11 of 13 people found the following review helpful
This review is from: Sober is the New Black: A Then and Now Account of Life Beyond Booze (Kindle Edition)
I only give five star reviews to books which are life-changing. I also think that too many five star reviews on a book looks suspiciously like croneyism. But I did feel that this was a very good book, and should be read by anyone worried that alcohol might be taking centre stage in their lives.
This book shows very effectively how alcohol can insidiously, destructively and completely take over a life. Throughout it powerfully juxtaposes events in the author's life--business conferences, family holidays, book club meetings--when she was drinking, and after she stopped. There's always a risk with this sort of personal memoir that it can become egocentric and dull, but this one avoids that on two counts. First, because Rachel will resonate with so many readers as a typical working mother, someone they can relate to. Second, because it doesn't go too deeply into aspects of her life (we never learn the names of her children or her Other Half, or what job she does) and stays firmly focussed on the subject of alcohol.
I particularly liked the metaphor where the author compares lifelong abstinence with her mortgage. Both are burdens which look huge and terrifying when viewed as a whole, but are manageable and life-affirming on a day-to-day basis.
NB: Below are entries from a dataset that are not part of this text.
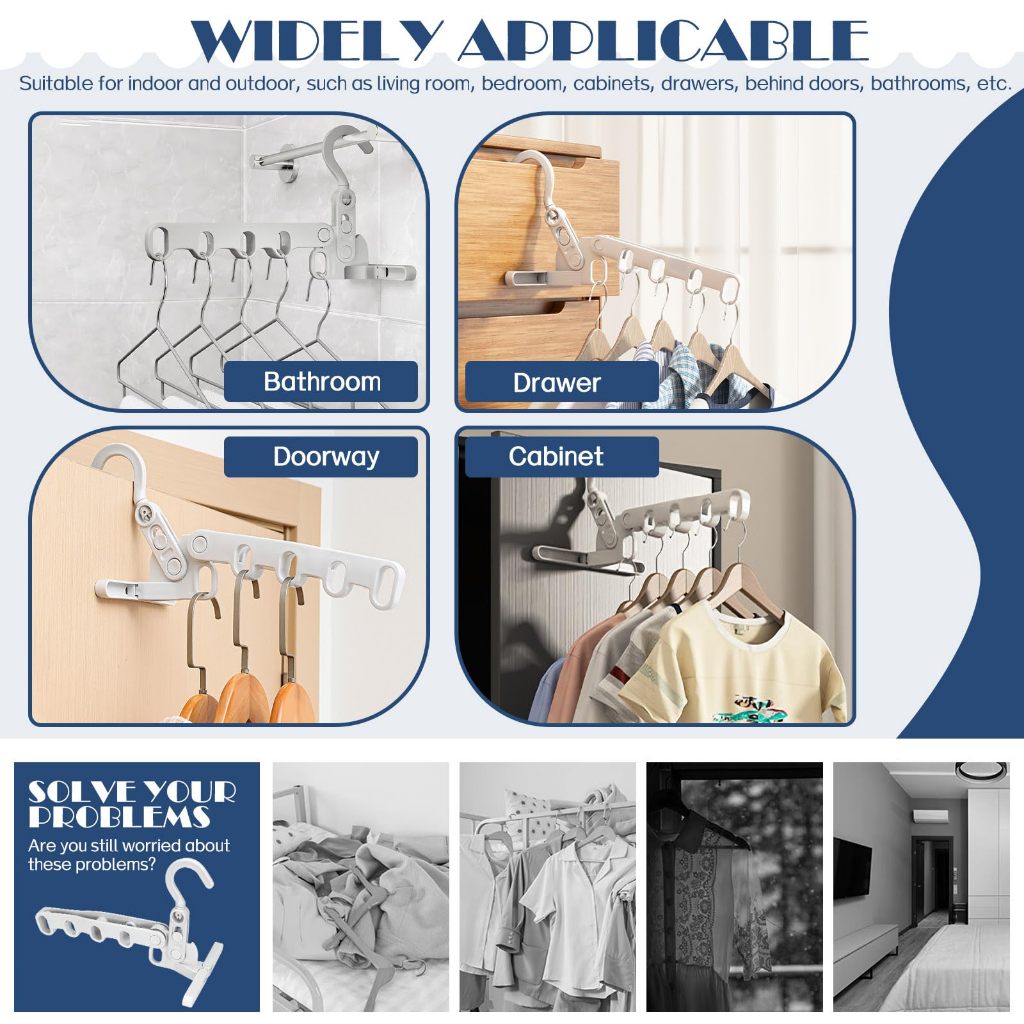 WIDELY APPLICABLE

Suitable for indoor and outdoor, such as living room, bedroom, cabinets, drawers, behind doors, bathrooms, etc.

Bathroom

Drawer

Doorway

Cabinet

SOLVE YOUR PROBLEMS

Are you still worried about these problems?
The book well written, interesting and not overlong, but for me its best feature is the overriding optimism and delight on every page. If it has one message, it's that the sober life is wonderful (I fully endorse that). Rachel was evidently taken by surprise to find how much better everything, from social events to Christmas, is when you're not focussing solely on wine and how to drink as much of it as possible without anyone noticing. That brightness and assurance shines throughout the book and lifts it above other "sobriety memoirs". In fact, I would say that it should be required reading for anyone starting their journey to an alcohol-free life, because it will reassure them that not only is it something they have to do, but the rewards are considerable, and almost immediate.